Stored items
————————

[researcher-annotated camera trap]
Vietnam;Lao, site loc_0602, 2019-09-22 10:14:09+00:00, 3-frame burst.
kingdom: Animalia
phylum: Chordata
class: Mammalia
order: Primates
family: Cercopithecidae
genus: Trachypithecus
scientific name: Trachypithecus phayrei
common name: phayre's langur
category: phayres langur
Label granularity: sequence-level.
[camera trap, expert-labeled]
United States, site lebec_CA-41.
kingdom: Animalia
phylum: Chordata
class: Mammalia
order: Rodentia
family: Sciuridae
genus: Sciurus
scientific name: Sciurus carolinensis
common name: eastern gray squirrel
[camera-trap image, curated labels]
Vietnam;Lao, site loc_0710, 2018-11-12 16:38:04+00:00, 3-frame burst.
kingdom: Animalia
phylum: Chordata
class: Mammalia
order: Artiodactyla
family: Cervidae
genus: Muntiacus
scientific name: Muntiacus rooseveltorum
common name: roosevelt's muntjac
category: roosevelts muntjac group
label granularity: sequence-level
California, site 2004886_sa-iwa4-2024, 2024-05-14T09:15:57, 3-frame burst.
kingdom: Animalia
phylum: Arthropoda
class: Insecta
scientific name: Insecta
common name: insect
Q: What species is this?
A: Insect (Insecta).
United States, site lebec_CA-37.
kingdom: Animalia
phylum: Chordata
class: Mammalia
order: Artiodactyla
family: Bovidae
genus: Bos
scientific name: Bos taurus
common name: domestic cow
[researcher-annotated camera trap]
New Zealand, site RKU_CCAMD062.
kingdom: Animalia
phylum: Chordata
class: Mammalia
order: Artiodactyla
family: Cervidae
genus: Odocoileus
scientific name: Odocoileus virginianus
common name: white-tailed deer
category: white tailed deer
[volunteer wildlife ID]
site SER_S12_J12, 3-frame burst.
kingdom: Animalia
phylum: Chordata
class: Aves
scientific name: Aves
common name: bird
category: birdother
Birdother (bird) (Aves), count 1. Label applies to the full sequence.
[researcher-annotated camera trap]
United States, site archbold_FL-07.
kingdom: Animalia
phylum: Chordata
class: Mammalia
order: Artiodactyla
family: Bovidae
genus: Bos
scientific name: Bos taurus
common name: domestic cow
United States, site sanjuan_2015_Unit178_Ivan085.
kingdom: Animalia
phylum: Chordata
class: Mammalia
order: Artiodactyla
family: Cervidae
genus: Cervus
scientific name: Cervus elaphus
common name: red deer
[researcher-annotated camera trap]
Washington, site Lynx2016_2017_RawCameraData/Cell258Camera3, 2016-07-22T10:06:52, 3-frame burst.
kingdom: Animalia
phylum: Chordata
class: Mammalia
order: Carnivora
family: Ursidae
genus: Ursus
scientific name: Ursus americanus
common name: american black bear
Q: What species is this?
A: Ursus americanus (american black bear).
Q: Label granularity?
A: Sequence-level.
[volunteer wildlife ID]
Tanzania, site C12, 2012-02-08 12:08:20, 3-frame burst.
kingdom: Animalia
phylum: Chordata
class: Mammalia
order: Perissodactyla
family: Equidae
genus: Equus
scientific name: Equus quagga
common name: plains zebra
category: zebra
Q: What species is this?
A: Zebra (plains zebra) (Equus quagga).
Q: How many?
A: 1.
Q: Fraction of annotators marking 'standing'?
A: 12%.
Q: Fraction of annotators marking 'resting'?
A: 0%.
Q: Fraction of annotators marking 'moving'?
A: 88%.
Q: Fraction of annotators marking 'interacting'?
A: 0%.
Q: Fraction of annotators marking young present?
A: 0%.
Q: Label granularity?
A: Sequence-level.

————————

→ Work to be completed
Your answer should be the records themselves, returned word for word.

→ Your response
[researcher-annotated camera trap]
Vietnam;Lao, site loc_0602, 2019-09-22 10:14:09+00:00, 3-frame burst.
kingdom: Animalia
phylum: Chordata
class: Mammalia
order: Primates
family: Cercopithecidae
genus: Trachypithecus
scientific name: Trachypithecus phayrei
common name: phayre's langur
category: phayres langur
Label granularity: sequence-level.
[camera trap, expert-labeled]
United States, site lebec_CA-41.
kingdom: Animalia
phylum: Chordata
class: Mammalia
order: Rodentia
family: Sciuridae
genus: Sciurus
scientific name: Sciurus carolinensis
common name: eastern gray squirrel
[camera-trap image, curated labels]
Vietnam;Lao, site loc_0710, 2018-11-12 16:38:04+00:00, 3-frame burst.
kingdom: Animalia
phylum: Chordata
class: Mammalia
order: Artiodactyla
family: Cervidae
genus: Muntiacus
scientific name: Muntiacus rooseveltorum
common name: roosevelt's muntjac
category: roosevelts muntjac group
label granularity: sequence-level
California, site 2004886_sa-iwa4-2024, 2024-05-14T09:15:57, 3-frame burst.
kingdom: Animalia
phylum: Arthropoda
class: Insecta
scientific name: Insecta
common name: insect
Q: What species is this?
A: Insect (Insecta).
United States, site lebec_CA-37.
kingdom: Animalia
phylum: Chordata
class: Mammalia
order: Artiodactyla
family: Bovidae
genus: Bos
scientific name: Bos taurus
common name: domestic cow
[researcher-annotated camera trap]
New Zealand, site RKU_CCAMD062.
kingdom: Animalia
phylum: Chordata
class: Mammalia
order: Artiodactyla
family: Cervidae
genus: Odocoileus
scientific name: Odocoileus virginianus
common name: white-tailed deer
category: white tailed deer
[volunteer wildlife ID]
site SER_S12_J12, 3-frame burst.
kingdom: Animalia
phylum: Chordata
class: Aves
scientific name: Aves
common name: bird
category: birdother
Birdother (bird) (Aves), count 1. Label applies to the full sequence.
[researcher-annotated camera trap]
United States, site archbold_FL-07.
kingdom: Animalia
phylum: Chordata
class: Mammalia
order: Artiodactyla
family: Bovidae
genus: Bos
scientific name: Bos taurus
common name: domestic cow
United States, site sanjuan_2015_Unit178_Ivan085.
kingdom: Animalia
phylum: Chordata
class: Mammalia
order: Artiodactyla
family: Cervidae
genus: Cervus
scientific name: Cervus elaphus
common name: red deer
[researcher-annotated camera trap]
Washington, site Lynx2016_2017_RawCameraData/Cell258Camera3, 2016-07-22T10:06:52, 3-frame burst.
kingdom: Animalia
phylum: Chordata
class: Mammalia
order: Carnivora
family: Ursidae
genus: Ursus
scientific name: Ursus americanus
common name: american black bear
Q: What species is this?
A: Ursus americanus (american black bear).
Q: Label granularity?
A: Sequence-level.
[volunteer wildlife ID]
Tanzania, site C12, 2012-02-08 12:08:20, 3-frame burst.
kingdom: Animalia
phylum: Chordata
class: Mammalia
order: Perissodactyla
family: Equidae
genus: Equus
scientific name: Equus quagga
common name: plains zebra
category: zebra
Q: What species is this?
A: Zebra (plains zebra) (Equus quagga).
Q: How many?
A: 1.
Q: Fraction of annotators marking 'standing'?
A: 12%.
Q: Fraction of annotators marking 'resting'?
A: 0%.
Q: Fraction of annotators marking 'moving'?
A: 88%.
Q: Fraction of annotators marking 'interacting'?
A: 0%.
Q: Fraction of annotators marking young present?
A: 0%.
Q: Label granularity?
A: Sequence-level.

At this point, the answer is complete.